Snapchat is not really a great way to sext, because, well, there is no great, or at least secure, way to sext. It's well-known that you can take a screenshot while a snap is on-screen; the only "protection" is that the sender gets a notification that their snap has been screenshotted, which is kind of like getting mugged and then getting a letter in the mail that reads "You've been mugged!!" There's no password on the app itself, either; anyone with access to your phone can view any new snaps. That doesn't forgive what appears to be some sloppy work on the Snapchat developer's side; if the service says it doesn't save snaps, it shouldn't save snaps. There's absolutely a privacy issue at stake which Snapchat should address. But privacy isn't the only thing that's interesting about Snapchat.

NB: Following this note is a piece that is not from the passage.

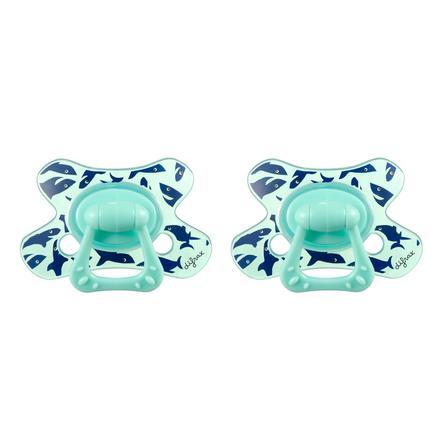 difrax Succhietto Dental in silicone Giggles 18+, 2 pezzi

Snapchat isn't about cryptographically secure communication. It is, to continue to be laughably earnest and self-serious about an app represented by a bloody-mouthed ghost icon, a restriction that encourages creativity. It's like writing a novel without the letter E. Sure, you could, and many people do, use Snapchat for stupid selfies and pictures of their junk. But even that represents the goal: to make something impermanent in a world where everything is forever.

* * *

So if we take the view that Snapchat is not about sending indecent pictures, that its impermanence is aesthetic rather than literal, the fact that it is outrageously difficult to perform this hack is much more reassuring. Hickman himself says it takes six hours to do, and he has no idea how long the snaps stick around after they've been viewed. Certainly they don't stay forever, or else Snapchat users would notice their phone's storage filling up with mysterious dark data.

I tried to follow along with Hickman's account of the hack, but got nowhere, partly because he used a toolkit, AccessData's Mobile Phone Examiner+, to which I do not have access. This can't really be done by a civilian.

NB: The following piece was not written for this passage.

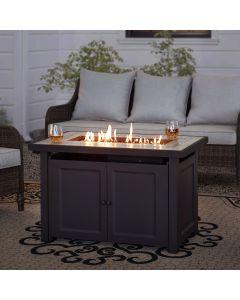 Sunjoy Rectangular Propane Burning Firepit Table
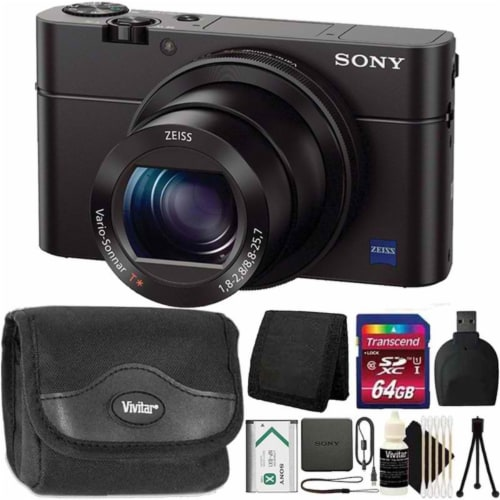 Sony Cyber-shot Dsc-rx100 Iii Digital Camera + 64gb Memory Card + Accessory Kit Perspective: front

Its goal is to make something impermanent in a culture where everything is permanent.Weirdly, it seems as if the method for extraction is being sold. According to KSL.com, Hickman has "derived a method to extract the supposedly no-longer-viewable images and pass them on to parents, lawyers and law enforcement." That article further says that it "costs a family between $300 and $500 to forensically examine Snapchat photos." And that's disturbing; even though it's horrendously difficult to get at the content, authority figures should not have basically exclusive access to it.

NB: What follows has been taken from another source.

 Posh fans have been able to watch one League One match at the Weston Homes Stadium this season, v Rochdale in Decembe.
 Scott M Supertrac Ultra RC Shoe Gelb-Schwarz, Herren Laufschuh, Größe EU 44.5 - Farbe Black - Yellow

The bigger point is that freaking out about a Snapchat hack misses the point of Snapchat. Snapchat is secure enough to serve as a break from permanence on the web. It doesn't have to be perfectly secure to achieve its aims. It isn't even really trying for that, and placing the emphasis on perfect security takes attention away from what Snapchat is actually trying to do.

Snapchat will fix this bug, I'm sure; it's in their best interest to make things as impermanent as possible. And it's in our best interest not to trust our sensitive photos to any messaging service at all. (Kids: don't sext.) But to think this hack means Snapchat is broken is to misunderstand what Snapchat is.